DOCUMENT PASSAGE ->
++++

Researchers from Kansas University Medical Center, including In-Young Choi, Ph.D., an Associate Professor of Neurology, and Debra Sullivan, Ph.D., Professor and Chair of Dietetics and Nutrition, recently led a study analyzing the diets of 60 participants. The researchers in the study administered brain scans to measure the participants' levels of glutathione, a powerful antioxidant with the potential to prevent cognitive decline.
Participants provided detailed records of everything they consumed during the length of the study. Researchers found that participants who drank milk had higher levels of glutathione in their brains as compared to those who did not drink milk; the amount of milk the participants consumed directly correlated with the levels of glutathione in the brain. This outcome was true regardless of the age of the participants.

++++

DATA ->
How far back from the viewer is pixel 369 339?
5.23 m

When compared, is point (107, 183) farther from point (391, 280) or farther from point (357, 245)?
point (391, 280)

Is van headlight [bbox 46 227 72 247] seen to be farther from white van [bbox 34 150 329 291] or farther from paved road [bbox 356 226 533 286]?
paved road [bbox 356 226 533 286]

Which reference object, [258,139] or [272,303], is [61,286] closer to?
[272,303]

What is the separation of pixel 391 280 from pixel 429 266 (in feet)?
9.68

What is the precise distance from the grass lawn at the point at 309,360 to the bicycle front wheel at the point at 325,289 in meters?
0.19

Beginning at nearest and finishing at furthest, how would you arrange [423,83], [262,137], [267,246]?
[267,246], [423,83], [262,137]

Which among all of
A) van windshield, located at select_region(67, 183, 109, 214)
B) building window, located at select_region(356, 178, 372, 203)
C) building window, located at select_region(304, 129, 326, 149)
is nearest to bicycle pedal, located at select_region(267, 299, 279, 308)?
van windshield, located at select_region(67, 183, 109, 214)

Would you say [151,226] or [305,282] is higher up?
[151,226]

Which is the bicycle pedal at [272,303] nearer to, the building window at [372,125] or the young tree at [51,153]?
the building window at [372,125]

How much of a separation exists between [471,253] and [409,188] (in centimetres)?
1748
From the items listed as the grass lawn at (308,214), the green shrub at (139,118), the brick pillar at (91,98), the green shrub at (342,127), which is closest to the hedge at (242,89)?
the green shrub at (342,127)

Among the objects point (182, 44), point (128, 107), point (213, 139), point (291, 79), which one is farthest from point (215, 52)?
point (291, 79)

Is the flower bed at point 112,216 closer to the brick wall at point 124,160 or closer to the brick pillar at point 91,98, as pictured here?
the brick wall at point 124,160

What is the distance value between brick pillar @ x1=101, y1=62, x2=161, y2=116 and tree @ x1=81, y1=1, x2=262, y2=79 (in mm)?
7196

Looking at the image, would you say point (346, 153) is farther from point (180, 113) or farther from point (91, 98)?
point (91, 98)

++++

WHAT TO DO -> In the passage on milk and brain health, how many participants had their diets analyzed? Answer from the passage on milk and brain health only, not from the material.

ANSWER SPACE -> 60 participants.